***

Обморок Тишины
Голова раскалывается тысячей мелких игл. Тревожно хватает за пальцы-изгибы. Дурачится корявыми ржавыми прутьями и стальными каркасами.
Шатко.
На заре всегда умирают самые сильные. У них в голове проклятия и печаль. У тебя иглы.
Игры в невежество. Игры с судьбой и собой неизвестной.
Любимой и преданной.
Ею. Без голоса, платы и жребия.
Выкинь на ветер слёзы, заштопай грудную клетку и возвращайся домой.
В первозданное нечто. Что-то с чем-то и давно за пределами чьих-нибудь тайн.
У тебя на кону вся святая нелепость, бессмыслица.
Ты всё так же зовешь её истиной и проповедуешь гнилью истлевшей веры.
Из призраков-тайн вместо призраков прошлого. Улетай.
Таких вер сейчас много. Называются сектами.
Чёрными извращениями. Извещениями нечитанных писем.
Падай в незримое. И исчезай.

Иглы горят нестерпимой вечностью на затылке, пробираются в уши.
Расчерчивают тело изрезанным ржавым металлом.
Стенают и плачут. Вопят. Раскаляются.
Ты велишь им молчать, а они замыкаются где-то в районе сердца, и завтра снова примутся докучать.
Выгрызай свою кожу, не бодрствуй. Спи.
Чтобы больше ни слова.
Чтобы больше не было вязкой сладости-кисти.
Не рисуй ей. Сломай.
Положи на самое видное место.

Снова сходишь с ума, проклинаешь и таешь.
От крайности.
Может, уже не проснёшься.
От тысячи маленьких стройных игл.
Первобытных игр и жертвенной пляски на вертеле.
С первобытным мужчиной и женщиной в ярких одеждах побежишь завещать ключи от недавно распятого сердца.
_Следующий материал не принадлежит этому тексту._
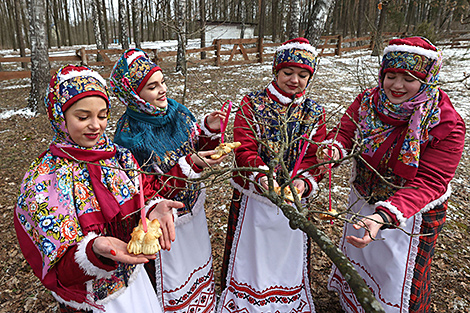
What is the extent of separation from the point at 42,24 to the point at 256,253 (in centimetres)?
827

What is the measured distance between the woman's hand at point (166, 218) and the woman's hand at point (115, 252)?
0.13 meters

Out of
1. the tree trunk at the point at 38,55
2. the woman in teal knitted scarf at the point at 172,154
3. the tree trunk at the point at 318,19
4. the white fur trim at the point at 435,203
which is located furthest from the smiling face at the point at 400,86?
the tree trunk at the point at 38,55

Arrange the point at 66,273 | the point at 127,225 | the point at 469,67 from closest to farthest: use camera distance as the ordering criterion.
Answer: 1. the point at 66,273
2. the point at 127,225
3. the point at 469,67

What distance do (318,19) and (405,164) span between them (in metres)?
6.20

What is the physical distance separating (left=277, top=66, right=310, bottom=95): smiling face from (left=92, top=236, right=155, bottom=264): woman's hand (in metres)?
1.53

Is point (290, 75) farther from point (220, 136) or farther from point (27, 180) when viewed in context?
point (27, 180)

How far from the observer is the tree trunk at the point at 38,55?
708cm

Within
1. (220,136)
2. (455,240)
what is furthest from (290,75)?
(455,240)

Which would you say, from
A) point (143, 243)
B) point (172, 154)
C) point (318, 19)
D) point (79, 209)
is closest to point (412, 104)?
point (172, 154)

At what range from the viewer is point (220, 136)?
219 cm

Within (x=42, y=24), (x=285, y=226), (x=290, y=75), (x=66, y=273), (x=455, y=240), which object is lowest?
(x=455, y=240)

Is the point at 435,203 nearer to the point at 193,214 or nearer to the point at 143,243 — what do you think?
the point at 193,214

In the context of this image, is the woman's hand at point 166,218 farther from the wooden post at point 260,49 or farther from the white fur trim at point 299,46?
the wooden post at point 260,49

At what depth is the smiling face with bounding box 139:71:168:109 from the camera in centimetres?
186
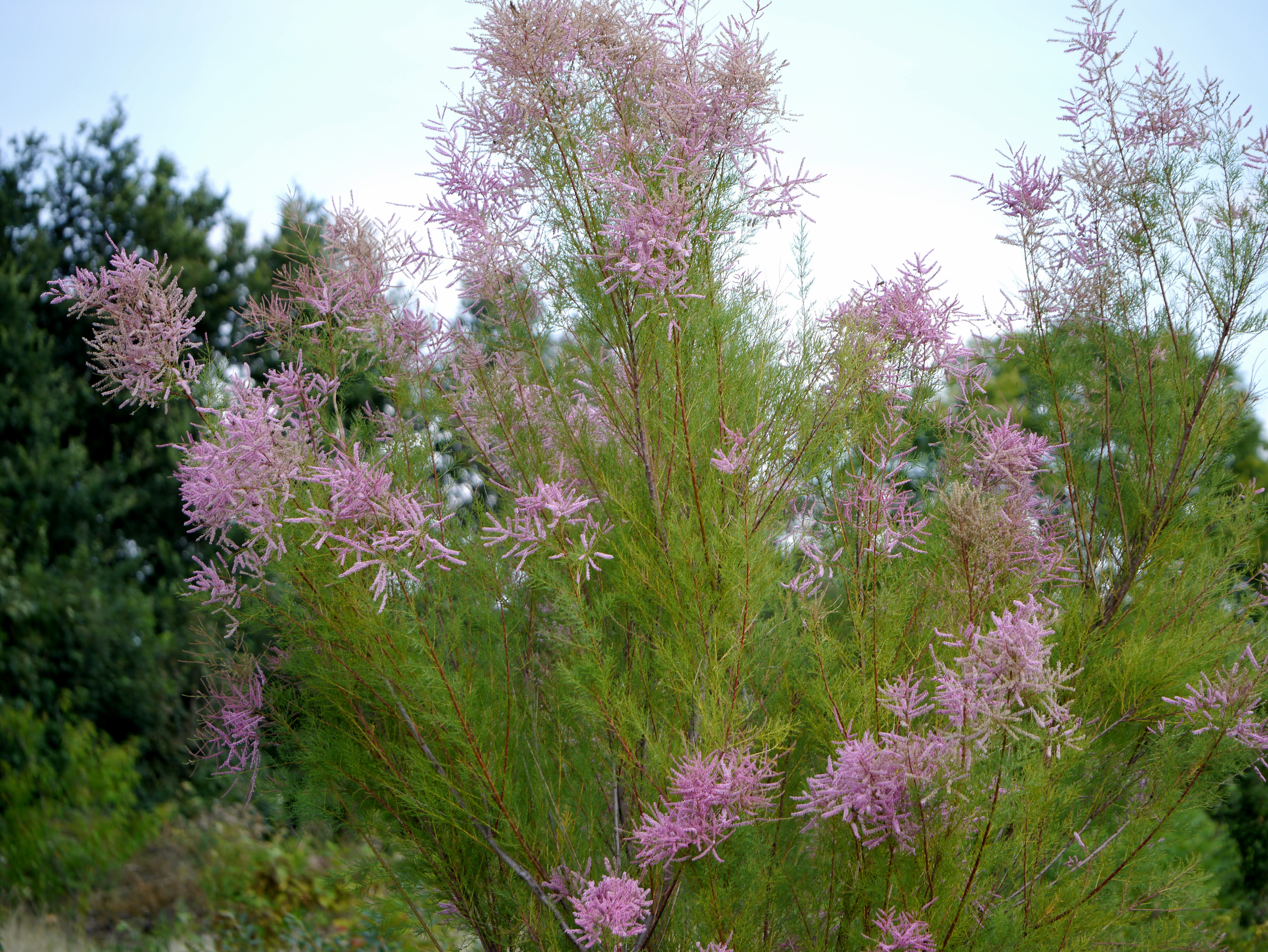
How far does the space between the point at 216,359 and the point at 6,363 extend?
480 inches

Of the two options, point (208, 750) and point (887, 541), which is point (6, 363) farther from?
point (887, 541)

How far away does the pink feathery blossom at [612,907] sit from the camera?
2529 millimetres

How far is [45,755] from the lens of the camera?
8.99 meters

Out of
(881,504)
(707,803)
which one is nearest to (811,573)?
(881,504)

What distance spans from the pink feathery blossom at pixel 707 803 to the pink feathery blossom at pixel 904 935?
1.35 feet

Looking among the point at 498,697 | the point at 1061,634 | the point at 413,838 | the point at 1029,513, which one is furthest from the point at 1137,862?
the point at 413,838

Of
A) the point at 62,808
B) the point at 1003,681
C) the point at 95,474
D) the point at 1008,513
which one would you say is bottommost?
the point at 62,808

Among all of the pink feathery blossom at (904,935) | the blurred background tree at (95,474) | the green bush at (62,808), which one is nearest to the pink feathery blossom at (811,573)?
the pink feathery blossom at (904,935)

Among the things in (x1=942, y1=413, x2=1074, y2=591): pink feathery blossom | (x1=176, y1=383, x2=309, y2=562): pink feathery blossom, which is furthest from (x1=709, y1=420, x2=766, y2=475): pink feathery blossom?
(x1=176, y1=383, x2=309, y2=562): pink feathery blossom

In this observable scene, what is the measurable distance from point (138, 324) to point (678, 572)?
1.69 m

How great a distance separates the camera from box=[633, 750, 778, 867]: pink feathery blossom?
8.18ft

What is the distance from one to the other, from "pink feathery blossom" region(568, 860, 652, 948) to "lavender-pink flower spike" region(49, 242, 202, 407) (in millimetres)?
1773

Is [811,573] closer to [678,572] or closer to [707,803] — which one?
[678,572]

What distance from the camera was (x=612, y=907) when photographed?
2.54 meters
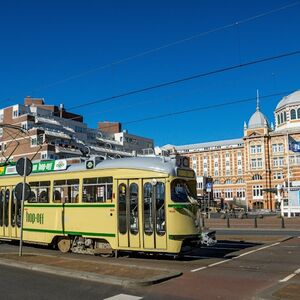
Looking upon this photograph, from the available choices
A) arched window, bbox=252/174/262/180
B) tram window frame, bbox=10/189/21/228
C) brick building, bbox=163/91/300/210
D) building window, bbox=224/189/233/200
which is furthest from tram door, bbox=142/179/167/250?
building window, bbox=224/189/233/200

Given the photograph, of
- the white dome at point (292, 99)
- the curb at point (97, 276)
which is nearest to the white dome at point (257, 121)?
the white dome at point (292, 99)

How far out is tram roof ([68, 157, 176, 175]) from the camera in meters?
13.8

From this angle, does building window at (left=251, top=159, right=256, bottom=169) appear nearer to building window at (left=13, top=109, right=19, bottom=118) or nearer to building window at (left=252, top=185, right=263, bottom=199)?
building window at (left=252, top=185, right=263, bottom=199)

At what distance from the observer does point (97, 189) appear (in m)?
15.1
А иглы тревожно цепляются за самую светлую суть и искоса смотрят на вечность.
Блеснуть не удастся. Им только ржаветь и метаться, кидаться в тебя-забытое, в тебя-нераскрытое, в тебя-навсегда.
Игры порочны. Иглы непрочны.
Сон прекращается. Разум рождает новую светлую мысль с печальным концом.
Моё дерево вышито чёрным. Гниёт первозданной верой-неверием.
Дышит-шипит, переливается ртутью и мертвенно-бледной зарёй.

Вышивай.

Ты следующая.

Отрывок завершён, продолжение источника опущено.